Vanoli refirió que "la deuda con acreedores privados en el exterior es bajísima", condición que posibilita al país "usar el financiamiento en los mercados también con prudencia" pero sin "volver al endeudamiento neto".
Además dijo que "el Central no está quebrado", aunque admitió que en el presente de la entidad "el uso de reservas encontró un límite porque es importante definir un nivel a partir del cual no deberían bajar más".
Vanoli recordó que desde que es presidente de la entidad emisora, desde octubre de 2014 hasta la fecha, "efectivamente no fue negocio apostarle al dólar" y argumentó que "fue muy importante haber revertido las expectativas de devaluación y permitir que el retorno en pesos se vuelva positivo, tanto en términos de inflación como del tipo de cambio".
Y agregó: "En general, en el mundo la tasa de un plazo fijo se compara con la inflación. Acá la referencia es el dólar", recalcó, por lo cual instó a "fortalecer las reservas y que la política de tasas sea coherente con la evolución de la inflación y el tipo de cambio".
"La cotización del dólar futuro muestra que las expectativas de devaluación han caído mucho, lo que favorece las inversiones en moneda local", completó Vanoli.
El economista rechazó la idea de atraso cambiario y diferenció el escenario actual del que se observó al fin de de la convertibilidad en 2001.

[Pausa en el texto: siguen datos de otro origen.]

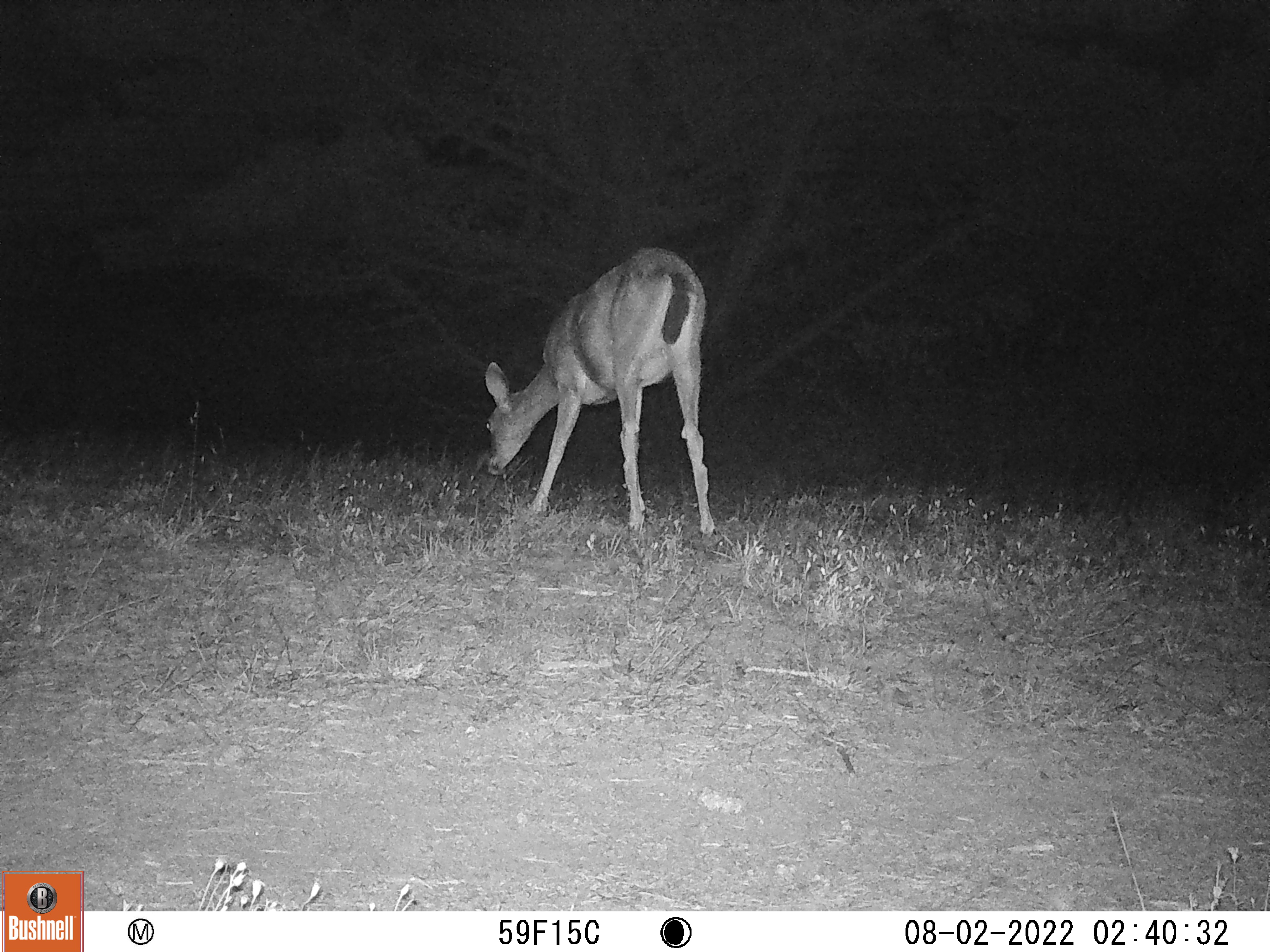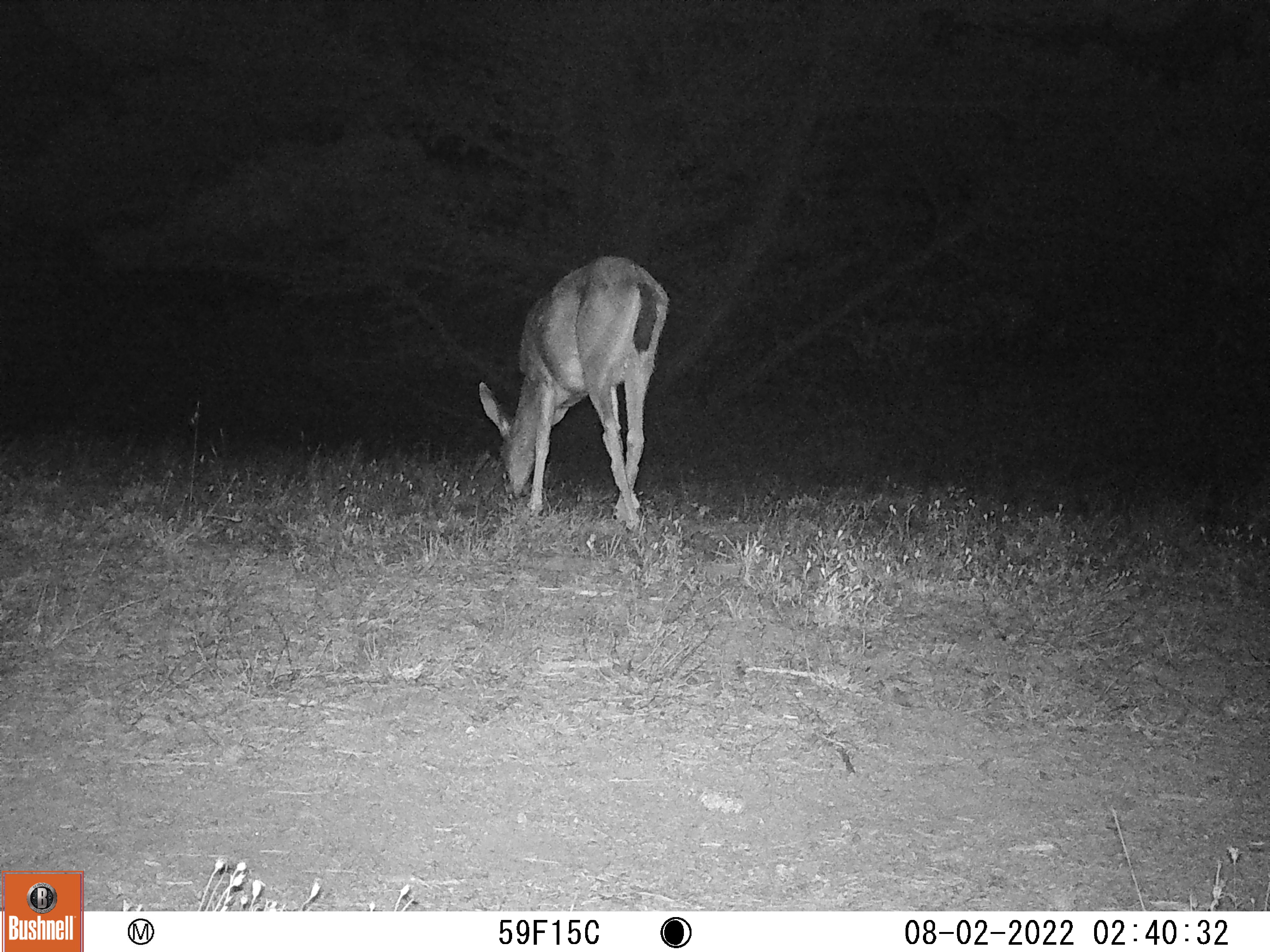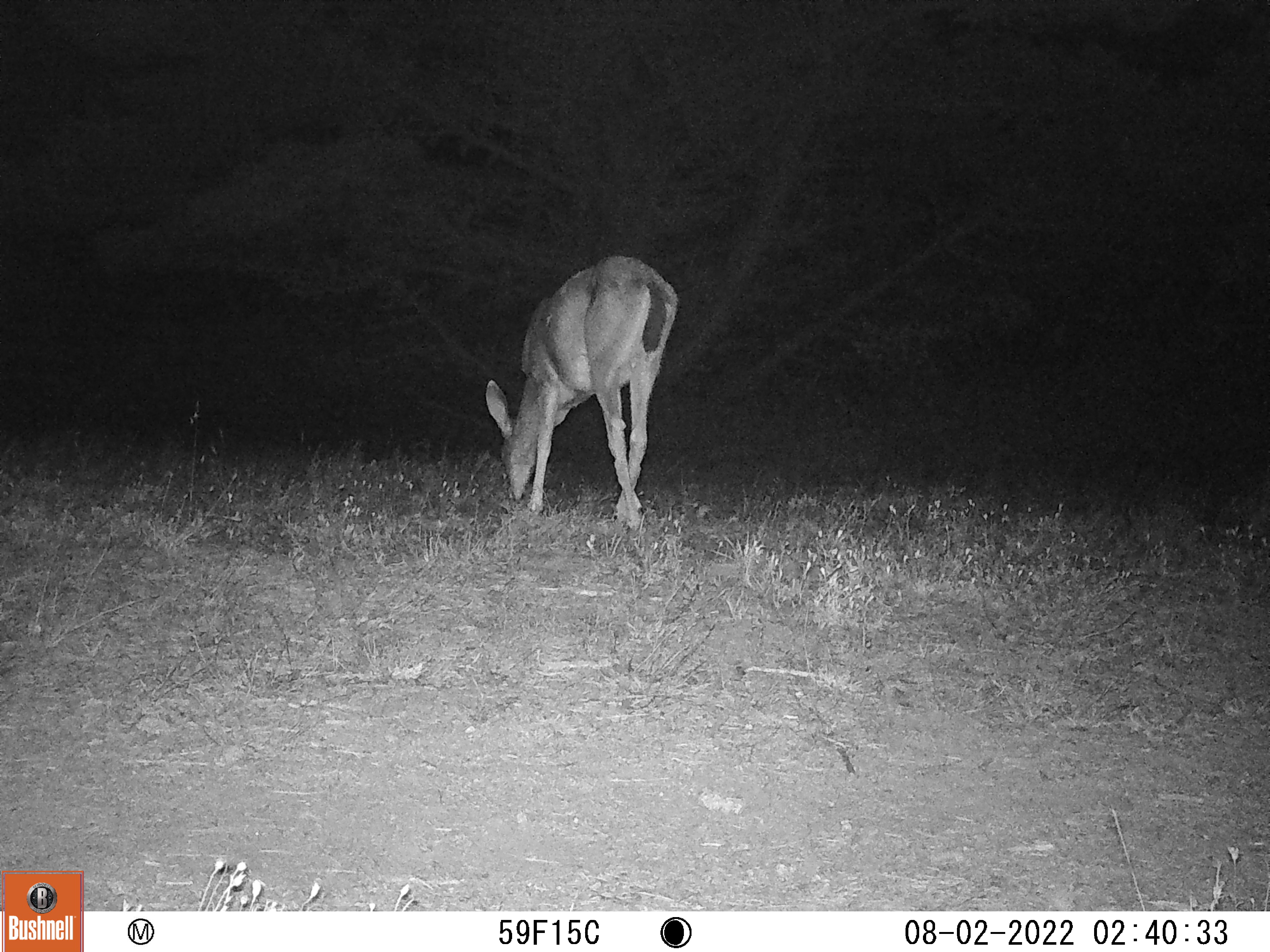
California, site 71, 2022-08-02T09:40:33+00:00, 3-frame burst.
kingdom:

"El tipo de cambio real hoy está muy por encima del que había en aquella época. Es evidente que ya no hay tanto colchón como en años anteriores. Pero los argentinos ya entendimos que la devaluación no es el camino para mejorar la competitividad", expresó.
También marcó diferencias con su antecesor en el cargo, Alejandro Fábrega, quien optó por devaluar fuerte el peso en enero de 2014 y aplicar una política monetaria contractiva, al intensificar la absorción de liquidez a través de la emisión de Lebac y Nobac.
"El año pasado, la devaluación produjo un fuerte salto en los precios y terminamos peorde donde habíamos arrancado. Para ganar competitividad hay otras herramientas, por ejemplo trabajando por el lado fiscal y también por el lado de los precios", puntualizó el economista.
Sobre el salto inflacionario que se evidenció con más intensidad en el segundo mandato de Cristina Kirchner, Vanoli no abundó en cifras, pero aseguró que "hay un consenso de que la inflación está cediendo, tanto por las mediciones del INDEC como por las que divulgan el Gobierno de la Ciudad y los consultores privados".
Al respecto, dijo que "el camino es seguir reduciendo la inflación, administrando el tipo de cambio. No sirve el ajuste, hay que trabajar con los instrumentos de política gradualmente, dando certidumbre y estabilidad".